SUMMARY AND RECOMMENDATIONS

●Patients who need an urgent or emergency cardiac or neurologic procedure, such as stenting of a coronary or carotid artery, and who would benefit from low-dose aspirin but report some form of hypersensitivity to aspirin can present a management challenge. However, low-dose aspirin (ie, 75 to 100 mg) can be safely introduced to most patients in this situation using a simple protocol. (See 'Indications for urgent aspirin therapy' above.)

●There are multiple types of nonsteroidal antiinflammatory drug (NSAID) hypersensitivity (table 1), and patients with any of these reactions can be treated with the approach presented in this topic. Of note, there are other rare forms of NSAID hypersensitivity that are contraindications to any future use of aspirin. (See 'Overview of aspirin hypersensitivity' above and 'Contraindications to aspirin' above.)

●The clinician should take a detailed history of the patient's past reaction to aspirin and other NSAIDs to categorize the type of hypersensitivity reaction. It is important to identify patients with past respiratory reactions (types 1 and 4) because they may have underlying aspirin-exacerbated respiratory disease (AERD). Patients with AERD can have severe respiratory reactions to aspirin and should be premedicated before aspirin is introduced. (See 'Determining the type of reaction' above and 'Premedication agents and doses' above.)

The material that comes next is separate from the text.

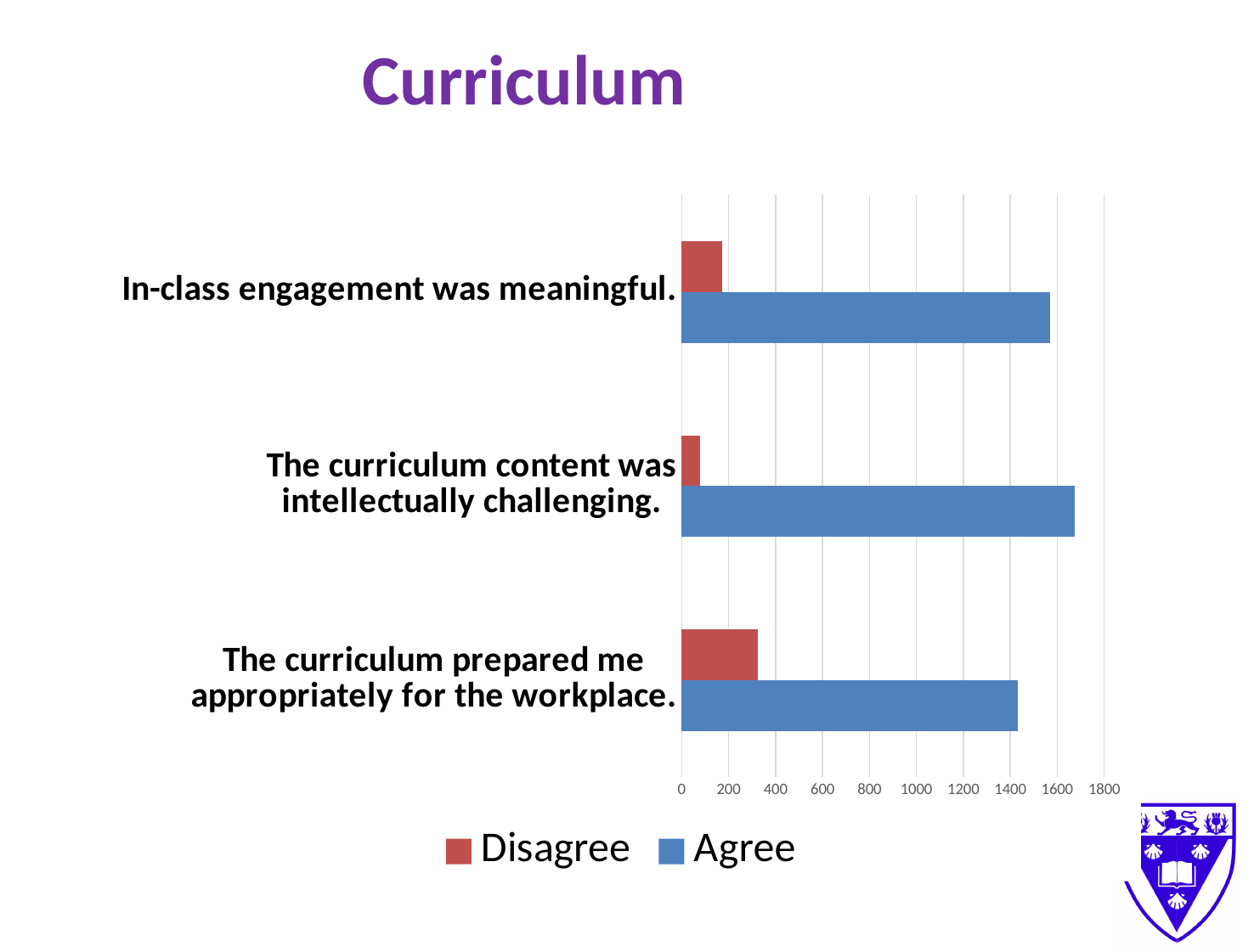
Which statement has the lowest Disagree value? The curriculum content was intellectually challenging. Which statement has the highest Disagree value? The curriculum prepared me appropriately for the workplace. Is the Agree value for "The curriculum prepared me appropriately for the workplace." greater or less than 1600? less Is the Agree value for "The curriculum content was intellectually challenging." greater or less than 1600? greater Is the Disagree value for "The curriculum content was intellectually challenging." greater or less than 200? less How many statements (categories) are plotted in the chart? 3 Which statement has the highest Agree value? The curriculum content was intellectually challenging. What kind of chart is shown on the slide? bar chart Which statement has the lowest Agree value? The curriculum prepared me appropriately for the workplace. How many series does the legend list? 2 Which colour represents the Disagree series in the chart? red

●The protocol can be done as an outpatient or inpatient, depending on the acuity of the situation. If the patient requires an immediate stenting procedure, other antiplatelet agents can be given instead, and low-dose aspirin can be introduced once the patient is stabilized. (See 'Our approach' above.)

●The protocol described here, although it is usually carried out by allergists, can also be administered by clinicians who are not allergy specialists. However, consultation with an allergist is strongly advised if the patient's past reaction to NSAIDs was life threatening or the clinician is not sure how to categorize the past reaction. (See 'Referral' above.)

●The protocol for introducing low-dose aspirin is shown in the algorithm (algorithm 1). It generally takes three to five hours to complete. Patients may require treatment for either respiratory or cutaneous reactions during the protocol. The protocol should not be aborted if they occur. Instead, the symptoms should be treated with bronchodilators or antihistamines, and the dose that caused the reaction is repeated until the patient no longer reacts. The protocol is then continued until complete. (See 'Protocol for aspirin introduction' above and 'Treating symptoms during the protocol' above.)

●This and other protocols are highly successful. Patients who are successfully started on low-dose aspirin should continue the same daily dose indefinitely. Patients with severe reactions to higher-dose aspirin or other NSAIDs should be counseled that those sensitivities have not been altered by the introduction of low-dose (≤100 mg) aspirin. For example, a patient who had anaphylaxis to ibuprofen but has been started on low-dose aspirin must still avoid ibuprofen. (See 'Outcomes and follow-up' above.)